Dokumen Sumber:
BANGKA, Lintasbabel.iNews.id - Tim Polisi Hutan (Polhut) Kesatuan Pengelolaan Hutan Produksi (KPHP) Bubus Panca kembali mendatangi Parit 40 Matras Kecamatan Sungailiat Kabupaten Bangka, Provinsi Kepulauan Bangka Belitung (Babel), pada Senin (13/11/2023) siang. Puluhan penambang yang sedang asyik bekerja langsung kocar kacir meninggalkan lokasi, saat melihat kedatangan petugas.
Tim Polisi Hutan (Polhut) Kesatuan Pengelolaan Hutan Produksi (KPHP) Bubus Panca merazia tambang timah ilegal di Parit 40 Matras Kecamatan Sungailiat, Kabupaten Bangka. Foto: Lintasbabel.iNews.id/ Muhamad Maulana.
Dari pengakuan para penambang, sebelum bekerja di lokasi tersebut mereka sudah menyetorkan sejumlah uang agar bisa menambang kepada oknum anggota TNI berinisal S sebesar Rp300 ribu per penambang, dengan kesepakatan 20 persen pasir timah yang dihasilkan diambil 20 persen setiap sorenya.

Daftar yang Disediakan:
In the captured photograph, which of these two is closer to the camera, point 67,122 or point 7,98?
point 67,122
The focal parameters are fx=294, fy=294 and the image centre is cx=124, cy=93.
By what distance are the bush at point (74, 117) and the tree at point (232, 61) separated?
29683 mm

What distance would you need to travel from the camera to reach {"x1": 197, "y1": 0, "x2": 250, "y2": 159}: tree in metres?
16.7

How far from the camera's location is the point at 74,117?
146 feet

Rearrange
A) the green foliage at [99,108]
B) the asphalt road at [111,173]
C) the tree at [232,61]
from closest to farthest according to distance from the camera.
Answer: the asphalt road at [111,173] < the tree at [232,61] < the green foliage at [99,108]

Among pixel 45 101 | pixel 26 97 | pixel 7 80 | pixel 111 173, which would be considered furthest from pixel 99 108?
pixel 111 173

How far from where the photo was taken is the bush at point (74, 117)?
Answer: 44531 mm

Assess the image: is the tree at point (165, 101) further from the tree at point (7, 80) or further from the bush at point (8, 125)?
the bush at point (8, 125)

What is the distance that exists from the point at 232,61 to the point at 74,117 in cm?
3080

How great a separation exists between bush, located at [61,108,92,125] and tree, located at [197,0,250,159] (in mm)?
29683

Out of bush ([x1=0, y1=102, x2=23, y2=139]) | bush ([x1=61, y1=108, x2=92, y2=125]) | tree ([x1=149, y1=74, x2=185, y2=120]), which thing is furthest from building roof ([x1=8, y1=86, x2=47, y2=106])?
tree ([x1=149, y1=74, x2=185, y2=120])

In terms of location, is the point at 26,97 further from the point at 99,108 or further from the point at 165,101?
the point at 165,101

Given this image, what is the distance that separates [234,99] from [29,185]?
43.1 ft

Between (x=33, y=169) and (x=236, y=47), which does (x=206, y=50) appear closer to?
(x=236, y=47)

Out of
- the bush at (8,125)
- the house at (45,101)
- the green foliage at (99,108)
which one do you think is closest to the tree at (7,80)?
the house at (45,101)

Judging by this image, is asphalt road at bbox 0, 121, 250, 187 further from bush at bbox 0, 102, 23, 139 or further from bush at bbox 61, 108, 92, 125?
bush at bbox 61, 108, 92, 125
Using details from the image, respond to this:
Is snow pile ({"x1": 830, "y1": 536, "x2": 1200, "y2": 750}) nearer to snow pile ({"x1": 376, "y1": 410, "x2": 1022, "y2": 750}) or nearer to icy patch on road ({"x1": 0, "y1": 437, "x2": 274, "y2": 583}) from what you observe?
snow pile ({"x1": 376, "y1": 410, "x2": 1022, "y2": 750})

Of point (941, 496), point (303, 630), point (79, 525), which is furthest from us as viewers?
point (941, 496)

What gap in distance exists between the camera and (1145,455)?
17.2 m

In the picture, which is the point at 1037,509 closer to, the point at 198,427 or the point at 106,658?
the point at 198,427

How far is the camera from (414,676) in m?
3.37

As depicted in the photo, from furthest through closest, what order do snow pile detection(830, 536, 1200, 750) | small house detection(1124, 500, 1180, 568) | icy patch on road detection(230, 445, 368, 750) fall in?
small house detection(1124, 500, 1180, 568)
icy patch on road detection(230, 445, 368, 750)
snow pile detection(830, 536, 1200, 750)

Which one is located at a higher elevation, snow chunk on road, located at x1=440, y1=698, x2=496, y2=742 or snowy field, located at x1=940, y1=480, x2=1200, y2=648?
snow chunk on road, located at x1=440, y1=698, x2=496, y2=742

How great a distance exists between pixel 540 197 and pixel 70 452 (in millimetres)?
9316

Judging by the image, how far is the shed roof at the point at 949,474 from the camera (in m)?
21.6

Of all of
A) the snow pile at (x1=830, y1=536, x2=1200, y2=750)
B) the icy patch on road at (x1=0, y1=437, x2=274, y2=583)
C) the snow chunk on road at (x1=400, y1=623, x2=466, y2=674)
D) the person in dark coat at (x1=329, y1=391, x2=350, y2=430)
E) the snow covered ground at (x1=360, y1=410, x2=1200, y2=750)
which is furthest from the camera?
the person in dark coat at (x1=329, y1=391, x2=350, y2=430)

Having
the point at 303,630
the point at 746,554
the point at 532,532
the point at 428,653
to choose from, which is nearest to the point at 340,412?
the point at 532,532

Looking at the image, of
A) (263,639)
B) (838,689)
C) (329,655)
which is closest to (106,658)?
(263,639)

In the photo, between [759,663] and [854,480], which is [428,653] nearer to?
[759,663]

Daftar Tugas:
A – Menurut dokumen sumber, berapa jumlah uang yang disetorkan setiap penambang kepada oknum anggota TNI sebelum bekerja di lokasi tersebut?
B – Ulangi tanpa perubahan bagian dokumen sumber yang dimulai pada kata-kata yang memuat "BANGKA, Lintasbabel.iNews.id - Tim" dan berhenti setelah "persen setiap sorenya.".

Hasil yang Diharapkan:
A – Setiap penambang menyetorkan Rp300 ribu.

B –
BANGKA, Lintasbabel.iNews.id - Tim Polisi Hutan (Polhut) Kesatuan Pengelolaan Hutan Produksi (KPHP) Bubus Panca kembali mendatangi Parit 40 Matras Kecamatan Sungailiat Kabupaten Bangka, Provinsi Kepulauan Bangka Belitung (Babel), pada Senin (13/11/2023) siang. Puluhan penambang yang sedang asyik bekerja langsung kocar kacir meninggalkan lokasi, saat melihat kedatangan petugas.
Tim Polisi Hutan (Polhut) Kesatuan Pengelolaan Hutan Produksi (KPHP) Bubus Panca merazia tambang timah ilegal di Parit 40 Matras Kecamatan Sungailiat, Kabupaten Bangka. Foto: Lintasbabel.iNews.id/ Muhamad Maulana.
Dari pengakuan para penambang, sebelum bekerja di lokasi tersebut mereka sudah menyetorkan sejumlah uang agar bisa menambang kepada oknum anggota TNI berinisal S sebesar Rp300 ribu per penambang, dengan kesepakatan 20 persen pasir timah yang dihasilkan diambil 20 persen setiap sorenya.